---- SOURCE MATERIAL

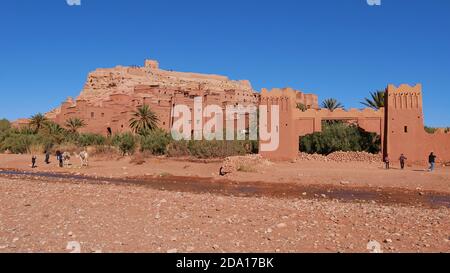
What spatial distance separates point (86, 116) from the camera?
5100 centimetres

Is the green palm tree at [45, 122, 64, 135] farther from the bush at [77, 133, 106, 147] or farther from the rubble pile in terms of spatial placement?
the rubble pile

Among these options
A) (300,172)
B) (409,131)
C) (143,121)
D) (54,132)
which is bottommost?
(300,172)

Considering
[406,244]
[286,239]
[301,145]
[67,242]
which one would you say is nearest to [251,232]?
[286,239]

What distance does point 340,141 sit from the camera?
1160 inches

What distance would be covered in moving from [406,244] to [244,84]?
86377mm

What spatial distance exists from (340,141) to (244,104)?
2955cm

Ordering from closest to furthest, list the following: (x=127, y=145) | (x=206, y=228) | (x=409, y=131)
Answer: (x=206, y=228)
(x=409, y=131)
(x=127, y=145)

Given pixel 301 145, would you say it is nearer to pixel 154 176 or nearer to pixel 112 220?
pixel 154 176

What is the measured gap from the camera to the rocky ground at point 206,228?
255 inches

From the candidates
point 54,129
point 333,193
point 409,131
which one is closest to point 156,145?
point 54,129

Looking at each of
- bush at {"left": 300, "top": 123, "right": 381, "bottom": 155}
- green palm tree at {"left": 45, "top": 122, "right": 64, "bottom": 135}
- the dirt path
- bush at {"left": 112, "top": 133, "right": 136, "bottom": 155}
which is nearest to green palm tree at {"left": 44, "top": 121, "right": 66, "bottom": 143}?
green palm tree at {"left": 45, "top": 122, "right": 64, "bottom": 135}

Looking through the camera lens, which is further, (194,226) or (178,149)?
(178,149)

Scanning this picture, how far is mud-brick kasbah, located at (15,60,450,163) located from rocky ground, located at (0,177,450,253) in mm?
17141

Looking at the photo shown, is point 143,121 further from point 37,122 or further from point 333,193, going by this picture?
point 333,193
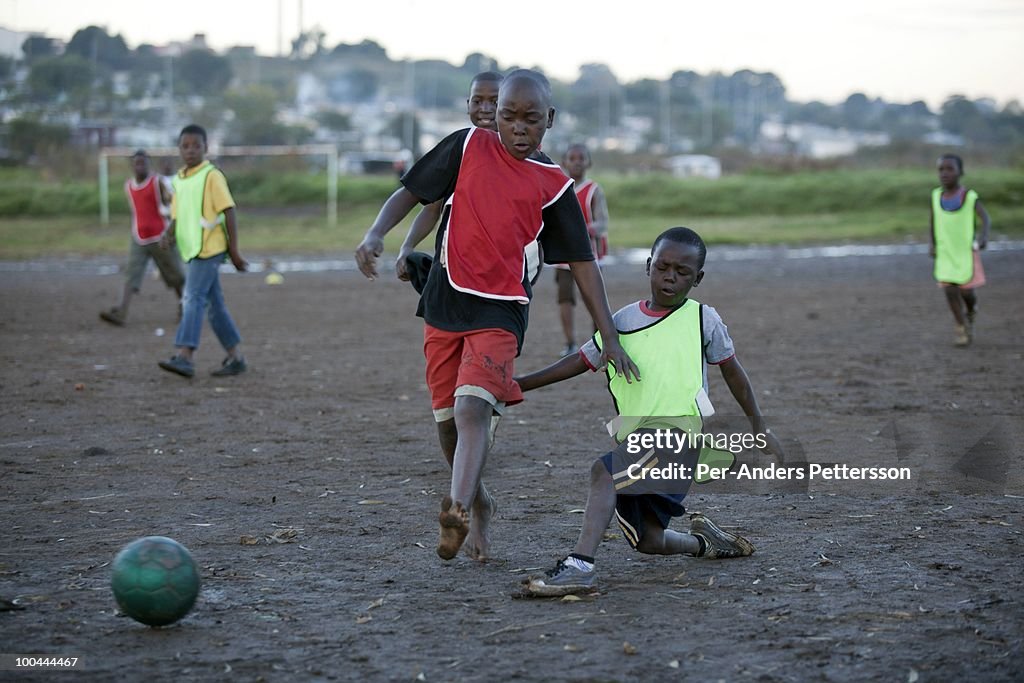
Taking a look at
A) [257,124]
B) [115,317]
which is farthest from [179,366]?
[257,124]

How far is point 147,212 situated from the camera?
14719mm

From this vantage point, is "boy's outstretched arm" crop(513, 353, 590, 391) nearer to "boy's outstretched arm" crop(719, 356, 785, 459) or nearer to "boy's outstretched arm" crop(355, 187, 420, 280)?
"boy's outstretched arm" crop(719, 356, 785, 459)

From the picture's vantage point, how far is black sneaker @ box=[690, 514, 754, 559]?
5242 mm

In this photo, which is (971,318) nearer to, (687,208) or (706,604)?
(706,604)

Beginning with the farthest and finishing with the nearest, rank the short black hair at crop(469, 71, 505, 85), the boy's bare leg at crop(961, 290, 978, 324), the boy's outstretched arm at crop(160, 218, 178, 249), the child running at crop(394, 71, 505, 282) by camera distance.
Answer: the boy's bare leg at crop(961, 290, 978, 324) < the boy's outstretched arm at crop(160, 218, 178, 249) < the short black hair at crop(469, 71, 505, 85) < the child running at crop(394, 71, 505, 282)

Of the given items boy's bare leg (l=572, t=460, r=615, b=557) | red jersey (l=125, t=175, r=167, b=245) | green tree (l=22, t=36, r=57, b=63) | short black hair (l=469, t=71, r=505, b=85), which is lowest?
boy's bare leg (l=572, t=460, r=615, b=557)

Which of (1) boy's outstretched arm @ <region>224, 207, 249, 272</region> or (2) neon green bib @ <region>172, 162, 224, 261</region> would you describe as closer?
(1) boy's outstretched arm @ <region>224, 207, 249, 272</region>

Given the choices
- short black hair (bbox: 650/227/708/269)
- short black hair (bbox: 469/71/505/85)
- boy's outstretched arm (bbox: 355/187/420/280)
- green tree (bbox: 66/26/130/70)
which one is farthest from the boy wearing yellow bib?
green tree (bbox: 66/26/130/70)

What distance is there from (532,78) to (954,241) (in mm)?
8683

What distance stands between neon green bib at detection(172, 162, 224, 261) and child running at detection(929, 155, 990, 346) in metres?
6.94

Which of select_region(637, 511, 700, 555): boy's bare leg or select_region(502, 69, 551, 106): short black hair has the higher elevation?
select_region(502, 69, 551, 106): short black hair

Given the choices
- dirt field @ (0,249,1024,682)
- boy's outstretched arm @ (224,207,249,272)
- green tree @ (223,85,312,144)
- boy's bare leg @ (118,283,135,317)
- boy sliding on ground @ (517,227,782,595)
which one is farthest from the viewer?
green tree @ (223,85,312,144)

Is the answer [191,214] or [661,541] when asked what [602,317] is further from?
[191,214]

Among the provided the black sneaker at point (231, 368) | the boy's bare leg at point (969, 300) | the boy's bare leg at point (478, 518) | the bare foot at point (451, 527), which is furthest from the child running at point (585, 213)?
the bare foot at point (451, 527)
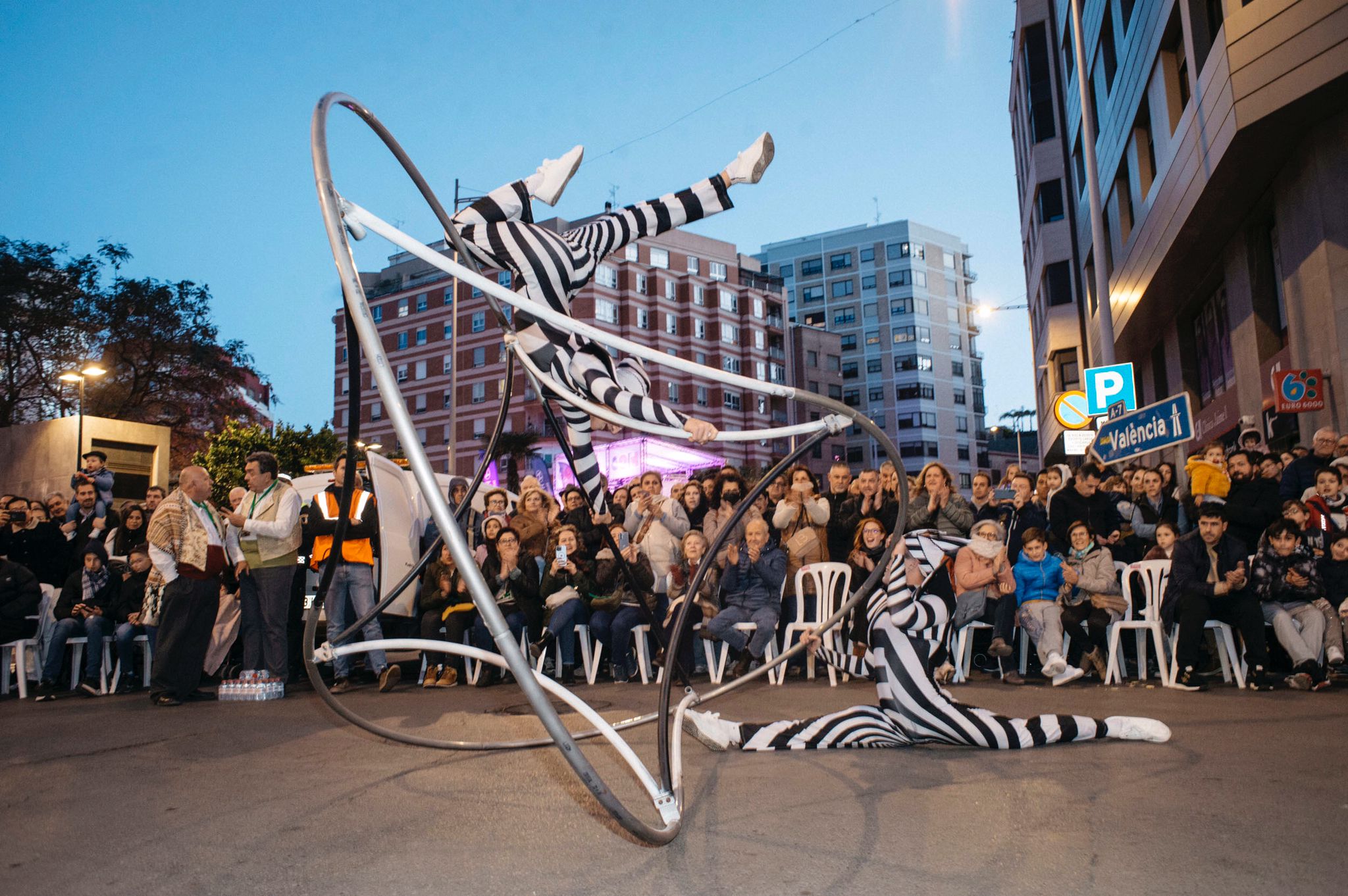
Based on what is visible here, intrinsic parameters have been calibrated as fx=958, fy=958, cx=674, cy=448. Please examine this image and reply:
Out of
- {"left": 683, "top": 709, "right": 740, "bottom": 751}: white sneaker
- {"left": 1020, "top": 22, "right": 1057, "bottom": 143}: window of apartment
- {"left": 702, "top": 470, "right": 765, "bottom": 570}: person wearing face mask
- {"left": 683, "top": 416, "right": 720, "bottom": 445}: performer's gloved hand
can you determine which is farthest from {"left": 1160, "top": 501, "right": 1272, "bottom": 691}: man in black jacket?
{"left": 1020, "top": 22, "right": 1057, "bottom": 143}: window of apartment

--------

• [WRITTEN EXERCISE]: Extract every line of the data above verbatim. Leave the pictures out of your answer.

• [SOLUTION FOR THIS TASK]:
What spatial distance separates point (86, 116) from the camera?
5100 centimetres

Is the green palm tree at [45, 122, 64, 135] farther from the bush at [77, 133, 106, 147] or farther from the rubble pile in terms of spatial placement?
the rubble pile

Among these options
A) (300,172)
B) (409,131)
C) (143,121)
D) (54,132)
which is bottommost?
(300,172)

Considering
[406,244]
[286,239]
[301,145]
[67,242]
which one would you say is nearest to [251,232]?
[286,239]

What distance does point 340,141 sit from the camera?
1160 inches

What distance would be covered in moving from [406,244] to [244,84]?
86377mm

What spatial distance exists from (340,141) to (244,104)?
2955cm

Ordering from closest to furthest, list the following: (x=127, y=145) | (x=206, y=228) | (x=409, y=131)
Answer: (x=206, y=228)
(x=409, y=131)
(x=127, y=145)

Given pixel 301 145, would you say it is nearer to pixel 154 176 or nearer to pixel 112 220?
pixel 154 176

What is the measured gap from the camera to the rocky ground at point 206,228?
255 inches

From the candidates
point 54,129
point 333,193
point 409,131
which one is closest to point 156,145?
point 54,129

Looking at each of
- bush at {"left": 300, "top": 123, "right": 381, "bottom": 155}
- green palm tree at {"left": 45, "top": 122, "right": 64, "bottom": 135}
- the dirt path
- bush at {"left": 112, "top": 133, "right": 136, "bottom": 155}
which is nearest to green palm tree at {"left": 44, "top": 121, "right": 66, "bottom": 143}?
green palm tree at {"left": 45, "top": 122, "right": 64, "bottom": 135}

Looking through the camera lens, which is further, (194,226) or (178,149)?
(178,149)

Scanning this picture, how far is mud-brick kasbah, located at (15,60,450,163) located from rocky ground, located at (0,177,450,253) in mm?
17141

Looking at the photo shown, is point 143,121 further from point 37,122 or further from point 333,193, going by this picture?
point 333,193
Taking a look at
A) [257,124]
B) [115,317]
which is farthest from [179,366]?
[257,124]

How far is point 147,212 situated from the camera?
14719mm

From this vantage point, is "boy's outstretched arm" crop(513, 353, 590, 391) nearer to "boy's outstretched arm" crop(719, 356, 785, 459) or nearer to "boy's outstretched arm" crop(355, 187, 420, 280)?
"boy's outstretched arm" crop(719, 356, 785, 459)

From the picture's vantage point, how far is black sneaker @ box=[690, 514, 754, 559]?
5242 mm

In this photo, which is (971,318) nearer to, (687,208) or (706,604)?
(706,604)

Beginning with the farthest and finishing with the nearest, rank the short black hair at crop(469, 71, 505, 85), the boy's bare leg at crop(961, 290, 978, 324), the boy's outstretched arm at crop(160, 218, 178, 249), the child running at crop(394, 71, 505, 282) by camera distance.
Answer: the boy's bare leg at crop(961, 290, 978, 324) < the boy's outstretched arm at crop(160, 218, 178, 249) < the short black hair at crop(469, 71, 505, 85) < the child running at crop(394, 71, 505, 282)

Of the given items boy's bare leg (l=572, t=460, r=615, b=557) | red jersey (l=125, t=175, r=167, b=245) | green tree (l=22, t=36, r=57, b=63) | short black hair (l=469, t=71, r=505, b=85), which is lowest?
boy's bare leg (l=572, t=460, r=615, b=557)

Which of (1) boy's outstretched arm @ <region>224, 207, 249, 272</region> or (2) neon green bib @ <region>172, 162, 224, 261</region> would you describe as closer?
(1) boy's outstretched arm @ <region>224, 207, 249, 272</region>

Given the choices
- short black hair (bbox: 650/227/708/269)
- short black hair (bbox: 469/71/505/85)
- boy's outstretched arm (bbox: 355/187/420/280)
- green tree (bbox: 66/26/130/70)
which one is farthest from the boy wearing yellow bib?
green tree (bbox: 66/26/130/70)

What distance is there from (532,78) to (954,241) (in mm)?
8683

What distance stands between neon green bib at detection(172, 162, 224, 261) and child running at detection(929, 155, 990, 346) in metres?
6.94

Which of select_region(637, 511, 700, 555): boy's bare leg or select_region(502, 69, 551, 106): short black hair has the higher elevation?
select_region(502, 69, 551, 106): short black hair

Given the choices
- dirt field @ (0,249,1024,682)
- boy's outstretched arm @ (224,207,249,272)
- green tree @ (223,85,312,144)
- boy's bare leg @ (118,283,135,317)
- boy sliding on ground @ (517,227,782,595)
which one is farthest from the viewer?
green tree @ (223,85,312,144)

Is the answer [191,214] or [661,541] when asked what [602,317] is further from?
[191,214]

Among the provided the black sneaker at point (231, 368) | the boy's bare leg at point (969, 300) | the boy's bare leg at point (478, 518) | the bare foot at point (451, 527), which is furthest from the child running at point (585, 213)?
the bare foot at point (451, 527)
Based on what is visible here, intrinsic parameters have been calibrated as fx=958, fy=958, cx=674, cy=448. Please examine this image and reply:
Out of
- {"left": 683, "top": 709, "right": 740, "bottom": 751}: white sneaker
- {"left": 1020, "top": 22, "right": 1057, "bottom": 143}: window of apartment
- {"left": 702, "top": 470, "right": 765, "bottom": 570}: person wearing face mask
- {"left": 683, "top": 416, "right": 720, "bottom": 445}: performer's gloved hand
can you determine which is farthest from {"left": 1160, "top": 501, "right": 1272, "bottom": 691}: man in black jacket?
{"left": 1020, "top": 22, "right": 1057, "bottom": 143}: window of apartment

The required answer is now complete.